I started to work with Scheme some time ago.  I got "the Unix feeling",
i.e., that of a system being sub-minimalistic in all interesting areas.
oh, sure, lots of thing could just be downloaded from somewhere, but (1)
the same name was used in different implementations of unrelated features,
(2) everything worked well with standard Scheme, but little else, (3) that
which was "most useful" was not portable or combinable with other "most
useful" features.

moreover, if you start to use a language, and the best answer to your
request for some functionality is not "look it up in standard", but "the
code is out there, Erik, just download it", or "it's trivial to build", I'm
hard pressed to accept an argument that the language is actually easy to
learn.  in fact, I'm more convinced after this brief discussion than before
that if I want to get my job done in finite time, I should not use Scheme.
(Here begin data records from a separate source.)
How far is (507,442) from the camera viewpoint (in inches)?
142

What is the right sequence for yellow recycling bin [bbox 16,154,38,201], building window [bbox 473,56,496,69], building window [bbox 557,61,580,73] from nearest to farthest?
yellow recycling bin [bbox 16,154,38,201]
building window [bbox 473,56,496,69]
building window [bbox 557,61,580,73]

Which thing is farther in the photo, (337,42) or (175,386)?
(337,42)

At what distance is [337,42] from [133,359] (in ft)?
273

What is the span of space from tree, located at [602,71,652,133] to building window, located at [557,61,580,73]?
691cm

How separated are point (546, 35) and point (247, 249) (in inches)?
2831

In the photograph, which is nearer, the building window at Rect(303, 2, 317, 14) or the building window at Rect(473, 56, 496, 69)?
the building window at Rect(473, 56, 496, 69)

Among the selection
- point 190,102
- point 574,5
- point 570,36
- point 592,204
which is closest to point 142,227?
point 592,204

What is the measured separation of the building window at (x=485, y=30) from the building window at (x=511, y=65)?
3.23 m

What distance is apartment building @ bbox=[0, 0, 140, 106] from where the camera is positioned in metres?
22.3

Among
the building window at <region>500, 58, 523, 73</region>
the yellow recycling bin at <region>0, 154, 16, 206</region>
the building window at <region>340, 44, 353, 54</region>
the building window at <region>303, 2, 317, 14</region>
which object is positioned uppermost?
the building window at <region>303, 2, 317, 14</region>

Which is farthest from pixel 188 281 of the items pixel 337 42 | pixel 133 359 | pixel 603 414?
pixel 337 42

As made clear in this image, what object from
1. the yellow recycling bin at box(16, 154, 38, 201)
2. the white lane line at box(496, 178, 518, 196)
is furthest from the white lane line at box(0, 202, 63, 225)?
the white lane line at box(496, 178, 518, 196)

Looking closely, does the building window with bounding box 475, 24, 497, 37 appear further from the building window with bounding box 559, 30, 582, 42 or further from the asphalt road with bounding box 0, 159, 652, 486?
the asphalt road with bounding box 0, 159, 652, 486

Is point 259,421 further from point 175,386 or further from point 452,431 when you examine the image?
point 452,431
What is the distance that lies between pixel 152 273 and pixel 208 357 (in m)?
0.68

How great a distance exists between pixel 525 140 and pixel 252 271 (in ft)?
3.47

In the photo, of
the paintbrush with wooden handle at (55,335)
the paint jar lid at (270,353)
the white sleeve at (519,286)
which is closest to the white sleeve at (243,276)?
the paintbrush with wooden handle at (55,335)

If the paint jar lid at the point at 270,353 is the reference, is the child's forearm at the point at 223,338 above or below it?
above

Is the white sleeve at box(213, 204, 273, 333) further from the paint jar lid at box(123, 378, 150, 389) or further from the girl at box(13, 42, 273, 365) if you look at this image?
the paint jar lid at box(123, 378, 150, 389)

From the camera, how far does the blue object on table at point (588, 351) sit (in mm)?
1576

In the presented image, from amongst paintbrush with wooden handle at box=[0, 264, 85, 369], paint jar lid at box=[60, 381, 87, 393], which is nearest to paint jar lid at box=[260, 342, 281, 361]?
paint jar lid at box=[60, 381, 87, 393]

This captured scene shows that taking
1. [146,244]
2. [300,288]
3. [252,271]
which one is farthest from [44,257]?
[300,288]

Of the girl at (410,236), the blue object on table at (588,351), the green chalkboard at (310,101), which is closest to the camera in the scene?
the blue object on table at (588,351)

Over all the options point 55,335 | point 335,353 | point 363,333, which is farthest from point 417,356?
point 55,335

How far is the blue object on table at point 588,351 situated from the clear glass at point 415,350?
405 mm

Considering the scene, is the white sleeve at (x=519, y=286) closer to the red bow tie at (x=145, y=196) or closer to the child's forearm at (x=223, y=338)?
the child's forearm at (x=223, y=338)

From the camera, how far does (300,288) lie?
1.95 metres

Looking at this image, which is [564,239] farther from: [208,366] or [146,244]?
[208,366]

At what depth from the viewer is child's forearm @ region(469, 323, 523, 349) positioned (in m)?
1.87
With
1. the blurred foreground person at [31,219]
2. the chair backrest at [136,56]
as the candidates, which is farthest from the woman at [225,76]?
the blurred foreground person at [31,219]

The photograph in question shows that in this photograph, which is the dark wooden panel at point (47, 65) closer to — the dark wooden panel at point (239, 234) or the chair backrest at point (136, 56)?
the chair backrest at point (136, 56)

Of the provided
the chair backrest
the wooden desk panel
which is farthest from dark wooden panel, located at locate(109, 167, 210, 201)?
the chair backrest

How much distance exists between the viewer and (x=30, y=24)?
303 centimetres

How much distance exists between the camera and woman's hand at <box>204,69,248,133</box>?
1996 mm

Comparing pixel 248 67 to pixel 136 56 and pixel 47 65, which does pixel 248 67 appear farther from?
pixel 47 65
the curious thing is that the exact same argument (build it yourself if it
is not in the standard) is used of C, another sadly lacking language.  I
wanted to get _away_ from C and the "you want a glass of beer?  why,
there's sand on the beach to make the glass and all the ingredients you
need to make beer are out there, Erik, just go and collect them"-type of
"do it yourself"-ism.

I can also understand why cave dwellers don't like cities: they're full of
noise and pollution and so many things that are just inherited from the
past without redesigning them to fit a pure, formal model.  but, somehow, I
like cities.  they make it possible for me to make a living working from
home in my comfortable living-room-cum-office with only a purring cat to
distract me, instead of having to kill the animal whose remains are
sizzling in the pan and go pick the rice that's boiling or the herbs and
spices I think are needed to make the sauce that I instead make from water,
milk, and prefabricated, powdered sauce.

I close with two quotes from Michael A. Padlipsky's Elements of Networking
Style[1], Appendix 3, "the self-framed slogans suitable for mounting":

"Just because you think you need steel-belted radial tires and the store
only has polyglas-belted ones at present is still no excuse for going off
in a corner and reinventing the travois."

"The `it's _my_ ball' syndrome would be more understandable if home-made
sandboxes really were superior to store-bought sandboxes."


[1] ISBN 0-13-268111-0

1,3,7-trimethylxanthine -- a basic ingredient in quality software.